I tried to reproduce that in R making use of this answer with the library(plyr)
. In the following I will use just 4 observations but it should work with N
observations, as long as the combinations you produce will reduce the memory requirement
id <- c(1,2,3,4)
a <- c(1,1,0,1)
b <- c(0,1,0,0)
c <- c(3,2,1,3)
d <- c(1,0,1,1)
Mydata <- as.data.frame(cbind(id, a,b,c,d))
Mydata
id a b c d
1 1 0 3 1
2 1 1 2 0
3 0 0 1 1
4 1 0 3 1
require(plyr)
Mydata_grid <- count(Mydata[,-1])
Mydata_grid
a b c d freq
1 0 3 1 2
1 1 2 0 1
0 0 1 1 1
Where freq
is the frequency of the combination in the origial Mydata
. Then I just apply the distance measure I do prefer to Mydata_grid
. In this case my data are categorical, therefore I apply jaccard (which I dont know if it is correct for the data in the example. Maybe I should have used an overlap
matching function but I did not find it in R yet)
require(vegan)
dist_grid <- vegdist(Mydata_grid, method="jaccard")
d_matrix <- as.matrix(dist_grid)
d_matrix
1 2 3
1 0.0000000 0.5714286 0.6666667
2 0.5714286 0.0000000 0.5000000
3 0.6666667 0.5000000 0.0000000
which is our distance_matrix.
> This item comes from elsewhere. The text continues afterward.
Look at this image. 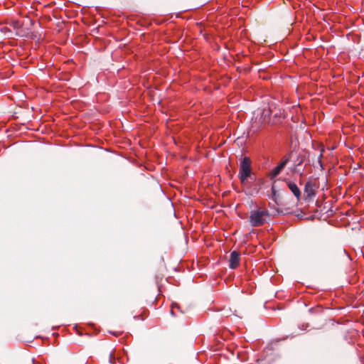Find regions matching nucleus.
<instances>
[{"mask_svg": "<svg viewBox=\"0 0 364 364\" xmlns=\"http://www.w3.org/2000/svg\"><path fill=\"white\" fill-rule=\"evenodd\" d=\"M323 154L321 153L319 156L317 157L316 161H313V166L316 170H319L322 171L323 170V164L321 163V157Z\"/></svg>", "mask_w": 364, "mask_h": 364, "instance_id": "9", "label": "nucleus"}, {"mask_svg": "<svg viewBox=\"0 0 364 364\" xmlns=\"http://www.w3.org/2000/svg\"><path fill=\"white\" fill-rule=\"evenodd\" d=\"M239 176L242 184L247 183L250 176V159L247 156H244L240 163Z\"/></svg>", "mask_w": 364, "mask_h": 364, "instance_id": "2", "label": "nucleus"}, {"mask_svg": "<svg viewBox=\"0 0 364 364\" xmlns=\"http://www.w3.org/2000/svg\"><path fill=\"white\" fill-rule=\"evenodd\" d=\"M110 358H114V355L112 353L110 354Z\"/></svg>", "mask_w": 364, "mask_h": 364, "instance_id": "13", "label": "nucleus"}, {"mask_svg": "<svg viewBox=\"0 0 364 364\" xmlns=\"http://www.w3.org/2000/svg\"><path fill=\"white\" fill-rule=\"evenodd\" d=\"M110 333H112L113 336L117 337L120 335L122 334V331H116V332H112V331H109Z\"/></svg>", "mask_w": 364, "mask_h": 364, "instance_id": "12", "label": "nucleus"}, {"mask_svg": "<svg viewBox=\"0 0 364 364\" xmlns=\"http://www.w3.org/2000/svg\"><path fill=\"white\" fill-rule=\"evenodd\" d=\"M270 113L274 114L272 123H277L278 121L276 118L281 113L275 102H270L267 97L256 102L252 116V131L259 130L262 125L269 120Z\"/></svg>", "mask_w": 364, "mask_h": 364, "instance_id": "1", "label": "nucleus"}, {"mask_svg": "<svg viewBox=\"0 0 364 364\" xmlns=\"http://www.w3.org/2000/svg\"><path fill=\"white\" fill-rule=\"evenodd\" d=\"M239 254L235 251L232 252L230 258V267L232 269L237 268L239 265Z\"/></svg>", "mask_w": 364, "mask_h": 364, "instance_id": "6", "label": "nucleus"}, {"mask_svg": "<svg viewBox=\"0 0 364 364\" xmlns=\"http://www.w3.org/2000/svg\"><path fill=\"white\" fill-rule=\"evenodd\" d=\"M320 180L321 181V182L323 183L322 189H323L324 186H325V185H326V183L327 182L326 178L325 176H322Z\"/></svg>", "mask_w": 364, "mask_h": 364, "instance_id": "11", "label": "nucleus"}, {"mask_svg": "<svg viewBox=\"0 0 364 364\" xmlns=\"http://www.w3.org/2000/svg\"><path fill=\"white\" fill-rule=\"evenodd\" d=\"M288 161H289L288 159H284L277 167H275L272 170V173H271L272 178L277 176L281 172V171L283 169V168L287 164Z\"/></svg>", "mask_w": 364, "mask_h": 364, "instance_id": "7", "label": "nucleus"}, {"mask_svg": "<svg viewBox=\"0 0 364 364\" xmlns=\"http://www.w3.org/2000/svg\"><path fill=\"white\" fill-rule=\"evenodd\" d=\"M305 156L303 154H296V159L294 160V164L291 171L301 176L304 173V168L302 164L304 161Z\"/></svg>", "mask_w": 364, "mask_h": 364, "instance_id": "5", "label": "nucleus"}, {"mask_svg": "<svg viewBox=\"0 0 364 364\" xmlns=\"http://www.w3.org/2000/svg\"><path fill=\"white\" fill-rule=\"evenodd\" d=\"M288 187L289 188V189L291 190V191L293 193V194L294 195V196H295L297 199H299L300 196H301V192H300V190H299V188H298V186H297L294 183L289 182V183H288Z\"/></svg>", "mask_w": 364, "mask_h": 364, "instance_id": "8", "label": "nucleus"}, {"mask_svg": "<svg viewBox=\"0 0 364 364\" xmlns=\"http://www.w3.org/2000/svg\"><path fill=\"white\" fill-rule=\"evenodd\" d=\"M268 214L264 210H252V226L263 224L267 219Z\"/></svg>", "mask_w": 364, "mask_h": 364, "instance_id": "4", "label": "nucleus"}, {"mask_svg": "<svg viewBox=\"0 0 364 364\" xmlns=\"http://www.w3.org/2000/svg\"><path fill=\"white\" fill-rule=\"evenodd\" d=\"M272 192H273L274 195H275V191H274V188H272Z\"/></svg>", "mask_w": 364, "mask_h": 364, "instance_id": "14", "label": "nucleus"}, {"mask_svg": "<svg viewBox=\"0 0 364 364\" xmlns=\"http://www.w3.org/2000/svg\"><path fill=\"white\" fill-rule=\"evenodd\" d=\"M320 188L319 181L317 182L316 178H310L306 183L304 188V195L307 200H312L316 195V190Z\"/></svg>", "mask_w": 364, "mask_h": 364, "instance_id": "3", "label": "nucleus"}, {"mask_svg": "<svg viewBox=\"0 0 364 364\" xmlns=\"http://www.w3.org/2000/svg\"><path fill=\"white\" fill-rule=\"evenodd\" d=\"M149 316V311L147 309H144L141 314L134 316V318L136 320H144Z\"/></svg>", "mask_w": 364, "mask_h": 364, "instance_id": "10", "label": "nucleus"}]
</instances>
Now it is sufficient to directly cluster d_grid
clusters_d <- hclust(dist_grid, method="ward.D2")
cluster <- cutree(clusters_d, k = 2) # k= number of clusters
cluster
1 2 1
which is the vector which assigns each combination to each cluster. Now it is enough to go back to the original sample and it is done. For doing this just do
Mydata_cluster <- cbind(Mydata_grid, cluster, Mydata_grid$freq)
and then expand the sample to the original dimension using rep
Mydata_cluster_full <- Mydata_cluster[rep(row.names(Mydata_cluster), Mydata_cluster$freq), 1:(dim(Mydata_cluster)[2]-1)]
Mydata_cluster_full
a b c d freq cluster
0 0 1 1 1 1
1 0 3 1 2 2
1 0 3 1 2 2
1 1 2 0 1 1
You can also add the original id
vector and remove the freq
columnd
Mydata_cluster_full$id <- id
Mydata_cluster_full$freq <- NULL
a b c d freq cluster id
0 0 1 1 1 1 1
1 0 3 1 2 2 2
1 0 3 1 2 2 3
1 1 2 0 1 2 4
If you are not unlucy, this process will reduce the amount of memory needed to compute your distance matrix to a feasible level.